KUTIPAN YANG DIBERIKAN =>

/---

REPUBLIKA.CO.ID, JAKARTA -- Presiden Joko Widodo (Jokowi) mengklaim rencana pemekaran di Papua merupakan aspirasi dari masyarakat bawah yang ditemuinya saat berdialog di Wamena, Kabupaten Jayawijaya. Menurut Jokowi, dia tak menawarkan ataupun memerintahkan untuk membentuk provinsi baru di Papua.
"Keinginan-keinginan mereka. Keinginan beliau-beliau, tokoh-tokoh yang ada di Pegunungan Tengah. Saya pada posisi mendengar. Bukan saya menawarkan atau saya memerintahkan," kata Jokowi saat berbincang dengan awak media di Istana Merdeka, Jakarta, Jumat (111).
Jokowi menegaskan, pemerintah sampai saat ini masih melakukan moratorium pemekaran wilayah. Ia menceritakan, saat mendengar keinginan adanya pemekaran, saat itu hanya menjawab akan menindaklanjuti dengan kajian-kajian. "Juga, dengan kalkukasi yang matang," ujarnya.
Jokowi memaklumi adanya penolakan dari Majelis Rakyat Papua (MRP) terkait rencana pemekaran. Namun, ia menegaskan, akan memutuskan kebijakan yang terbaik untuk negara. "Dalam sebuah negara besar, apalagi dalam forum besar, seperti di Papua, ya dalam negara demokrasi ini perbedaan-perbedaan kan biasa," ucapnya.
Majelis Rakyat Papua sebelumnya menyatakan menolak pembentukan dua provinsi baru di Bumi Cenderawasih. Ketua MRP Timotius Murib menegaskan, penambahan dua wilayah tingkat satu yang baru di Papua bukan solusi dari persoalan yang dialami rakyat Papua selama ini.
Alih-alih menyetujui, Timo mengatakan, wacana pembentukan dua provinsi baru akan memicu konflik horizontal antara sesama rakyat yang wilayahnya akan dimekarkan.
Dalam penelusuran Republika mengacu pada data Badan Pusat Statistik (BPS) sejak awal pemekaran Papua digaungkan awal tahun 2000-an sampai tahun lalu, kualitas kesejahteraan rakyat Papua justru cenderung menurun. Dari tren indikator Indeks Pembangunan Manusia (IPM) justru menurun 10 tahun terakhir, kemudian variabel angka melek huruf juga menurun 10 tahun terakhir, rata-rata lama sekolah cenderung stagnan, dan angka harapan hidupnya dalam 10 tahun terakhir juga menurun.

\---

ISI DATA =>
/---

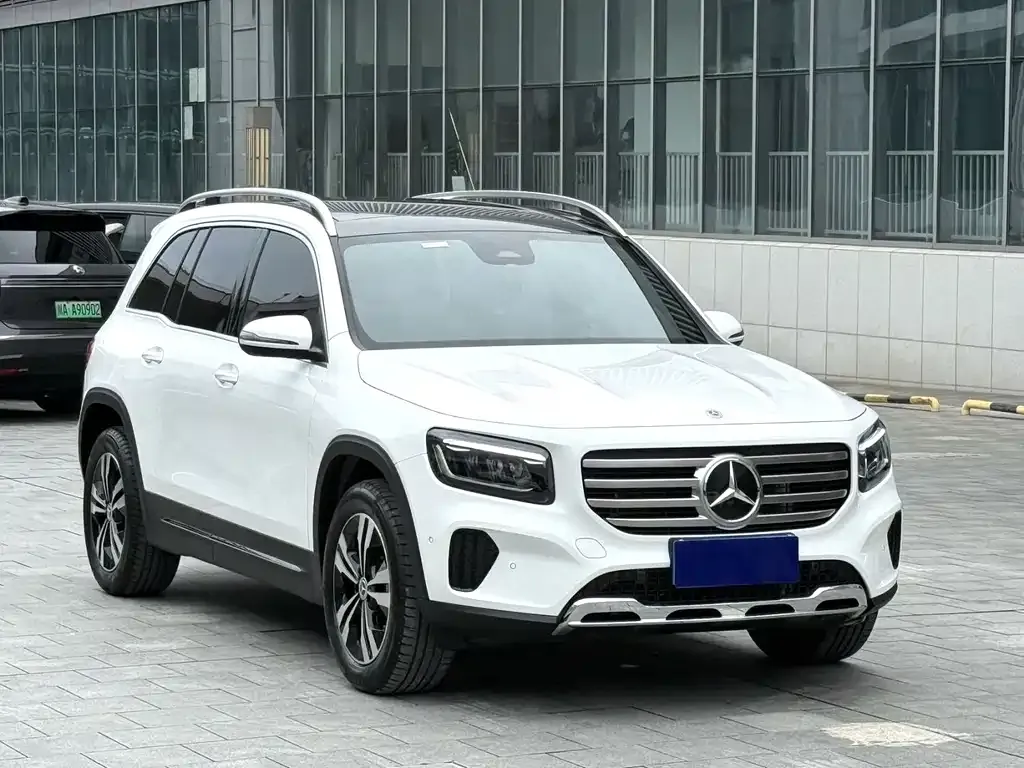 Mercedes-Benz GLB — фото 2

\---

YANG DIMINTA =>
Jawablah pertanyaan berikut berdasarkan berita tentang rencana pemekaran Papua.
1. Di mana Jokowi mendengar aspirasi pemekaran saat berdialog dengan masyarakat?
2. Siapa Ketua Majelis Rakyat Papua yang disebut dalam berita?
3. Menurut penelusuran data BPS, indikator apa yang cenderung stagnan?

PENYELESAIAN SOAL =>
1. Di Wamena, Kabupaten Jayawijaya.
2. Timotius Murib.
3. Rata-rata lama sekolah.